D'après le texte sur l'île Jean-Charles, quelle somme le gouvernement fédéral a-t-il allouée le 21 janvier 2016 pour reloger les habitants de l'île ?

===== Texte fourni

Un paradis autarcique

L’ “Isle de Jean-Charles” est cachée dans le Sud de la Louisiane, au beau milieu de cette immense plaine où l’eau et la terre s’enveloppent l’une l’autre et qu’on appelle le Bayou. Là-bas, les marrais s’étendent au-delà de l’horizon, de grands cyprès jaillissent des méandres, l’air y pèse sur les épaules comme une cotte de maille, la vie animale et végétale s’y épanouit sans limite.

C’est dans cette région donc que l’île Jean-Charles abrite la tribu des Biloxi-Chitimacha-Choctaw, nation indienne catholique dont chaque famille arbore un nom français. Cette bande de terre porte d’ailleurs le nom de Jean-Charles Naquin compagnon du pirate Jean Lafitte, dont les descendants dirigent encore la tribu. Chassés dans les années 1830 de leurs terres ancestrales situées bien plus au Nord par le gouvernement fédéral, les Biloxi-Chitimacha-Choctaw y recréeront un petit paradis à l’écart du monde où chasse, pêche et culture suffisaient jusqu’ici à couvrir l’essentiel des besoins.

Une disparition programmée 

Mais, nous le savons depuis la traversée de la mer Rouge par Moïse, les eaux source de salut peuvent aussi frapper de mort, et elles se referment maintenant sur l’île Jean-Charles. La terre glisse peu à peu dans le fond de la lagune qui elle même s’enfonce dans la mer. Elle a perdu depuis les années 50 plus des 9/10e de sa surface : autrefois de 150 km2 elle n’en est maintenant à guère plus de trois. Tout le reste a été progressivement noyé, et de 400 habitants autosuffisants, elle est passé à une cinquantaine, nourris par le supermarché de la ville la plus proche.

Quarante-huit millions de dollars viennent d’être alloués (le 21 janvier 2016) par le gouvernement fédéral pour les relocaliser encore, cette fois pour leur bien. Ils laisseront sous les eaux leurs traditions, souvenirs, culture et espoirs.

Focus sur les compagnies pétro-gazières

En cause : les ouragans à répétition, venus balayer la région entre 2005 et 2009 et avec une violence inédite, ainsi que la monté du niveau de la mer certes, aussi. Mais ce sont surtout les compagnies pétro-gazières qui représentent la majeure partie du problème.

Depuis les années cinquante, elles tirent au cordeau d’interminables canaux et pipe-lines, qui ouvrent de grandes avenues aux eaux du delta là où des marrais et bancs de terre absorbaient les crues. Surtout, elles pratiquent le dragage, à savoir que de gros bateaux creusent les fonds lacustres et les reversent un peu n’importe où dans la mer ou les terres; les fonds c’est à dire, in fine, les îles comme l’île Jean-Charles dont les rives remplacent la vase au fur et à mesure.

Personne n’ose vraiment agir, c’est que l’industrie des hydrocarbures est pratiquement le seul gros employeur de l’Etat. La grande raffinerie de Bâton-Rouge ne se dresse-t-elle pas fièrement, visible à dix kilomètres à la ronde, jetant dans l’air de grasses fumées grises, comme le sinistre temple des énergies telluriques ? De son grincement et de ses vapeurs dépendent la prospérité de milliers de familles endettées au-delà de toute solvabilité, c’est-à-dire noyées dans le confort, mais potentiellement à la rue.

Les Biloxi-Chitimacha-Choctaw ne sont que les premiers : 200 millions de personnes dans le monde risquent le même sort. Peut-être ces chrétiens devaient-ils servir d’exemple, partir les premier avant les autres, pour leur “préparer la place”.

==========
===== Données fournies

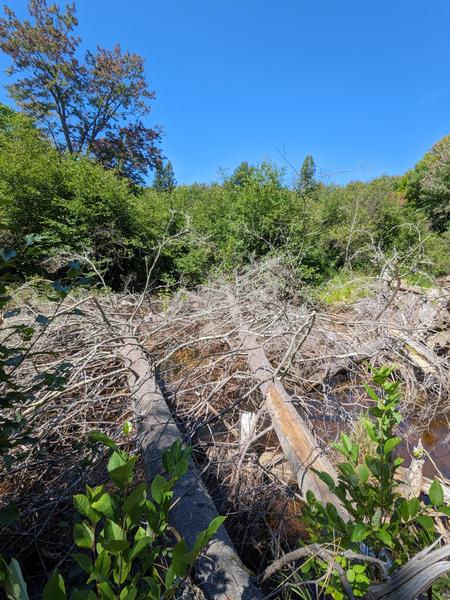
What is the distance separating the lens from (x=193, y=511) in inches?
56.4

==========

■ Réponse rédigée:
Quarante-huit millions de dollars.